WHAT YOU NEED TO DO >>
Set down exactly the stretch of lines below that opens at the line containing "kingdom: Animalia" and continues through the last line of the entries, and nothing else.

[Stored data entries]

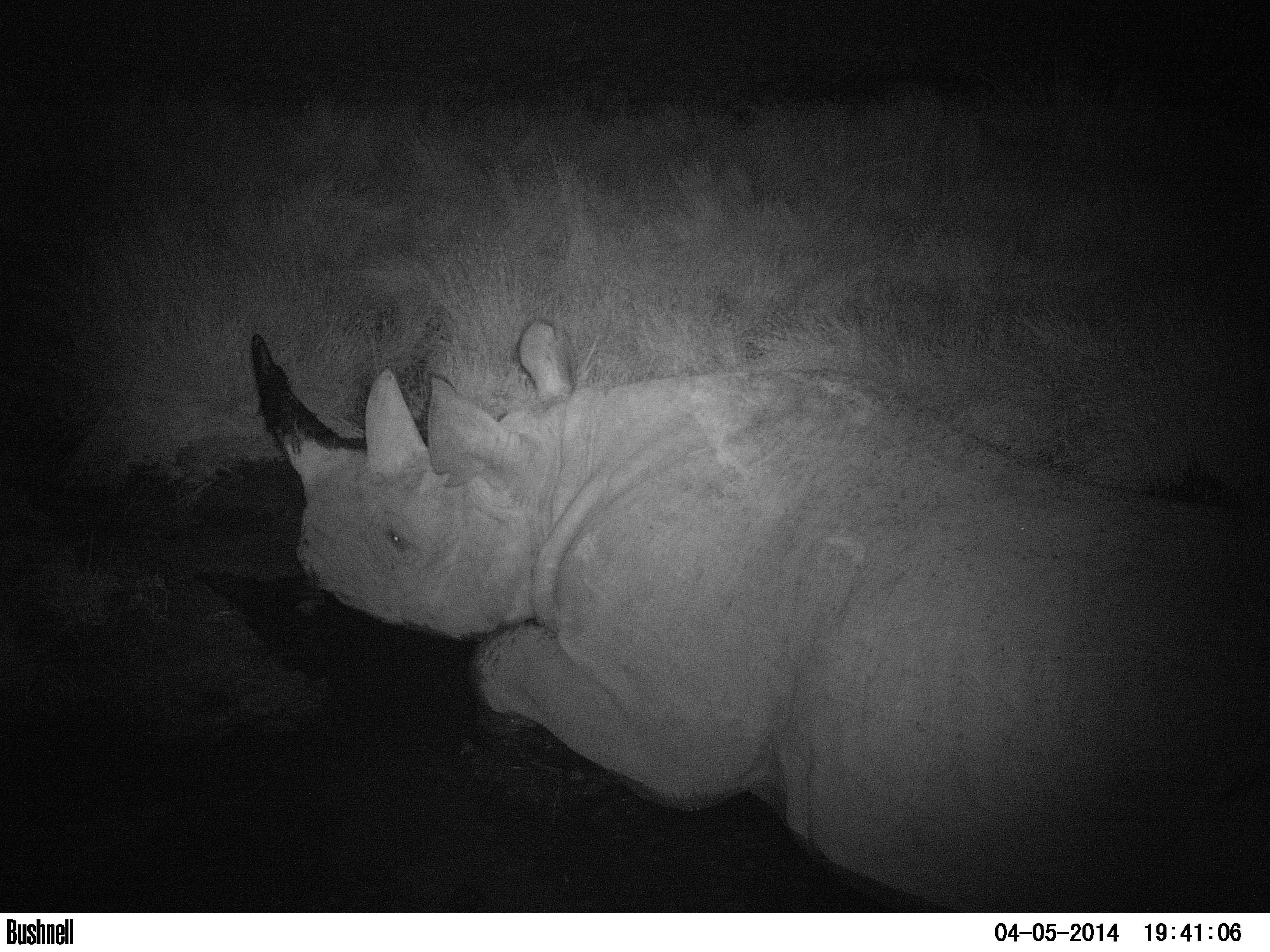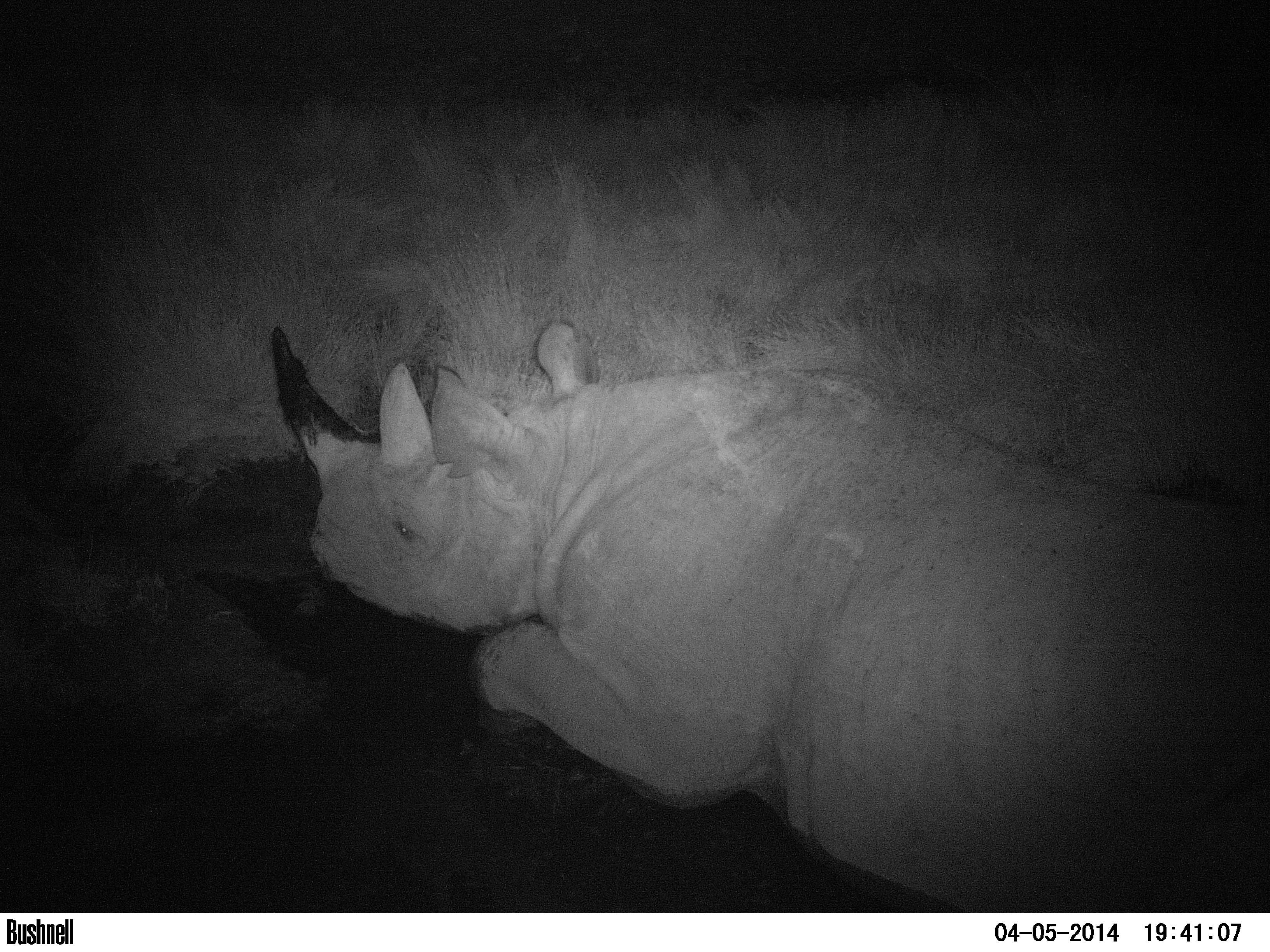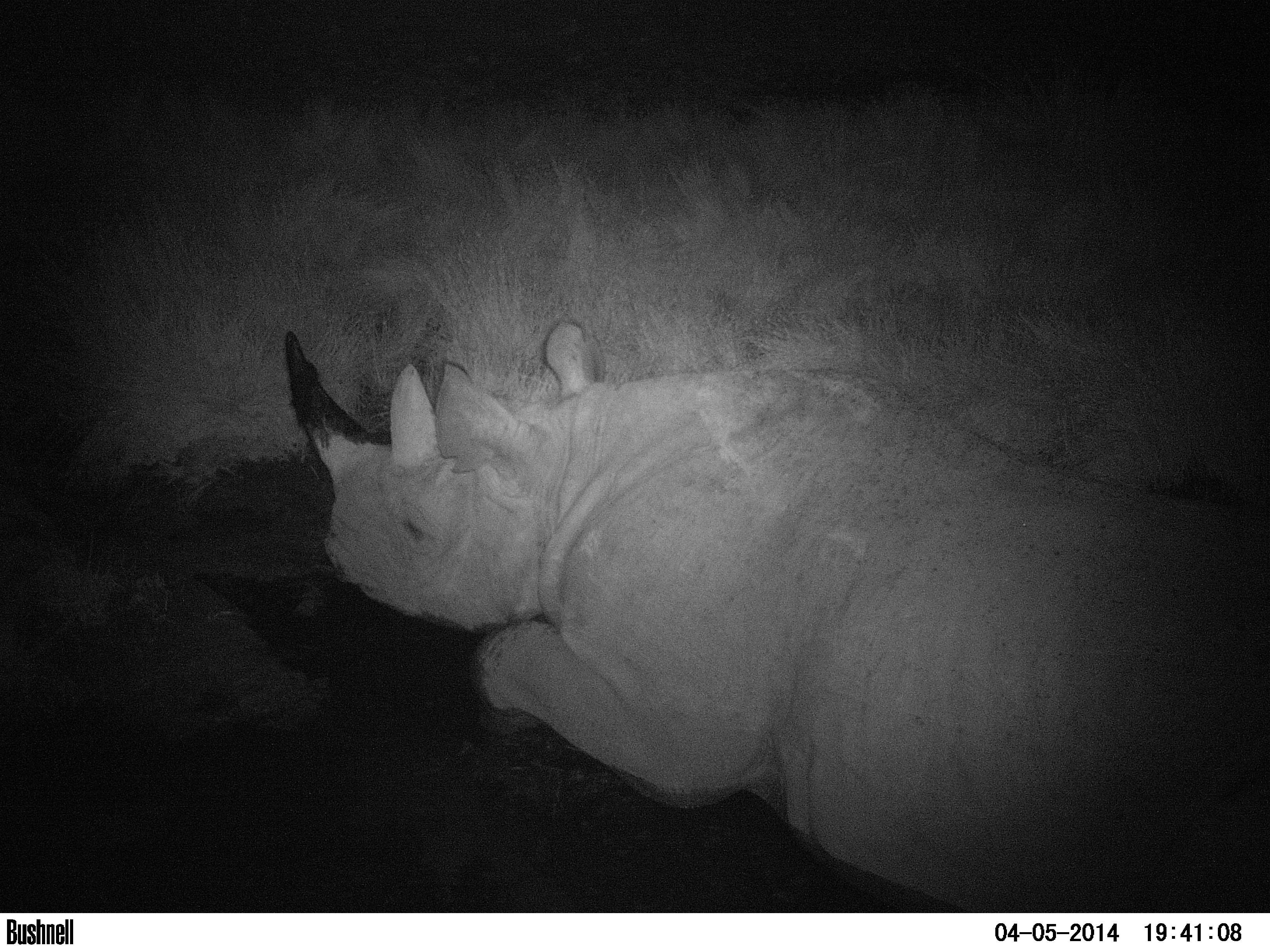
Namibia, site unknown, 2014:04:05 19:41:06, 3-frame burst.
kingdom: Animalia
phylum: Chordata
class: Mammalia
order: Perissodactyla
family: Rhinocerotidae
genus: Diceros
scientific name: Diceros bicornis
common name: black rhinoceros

WRITTEN SOLUTION >>
kingdom: Animalia
phylum: Chordata
class: Mammalia
order: Perissodactyla
family: Rhinocerotidae
genus: Diceros
scientific name: Diceros bicornis
common name: black rhinoceros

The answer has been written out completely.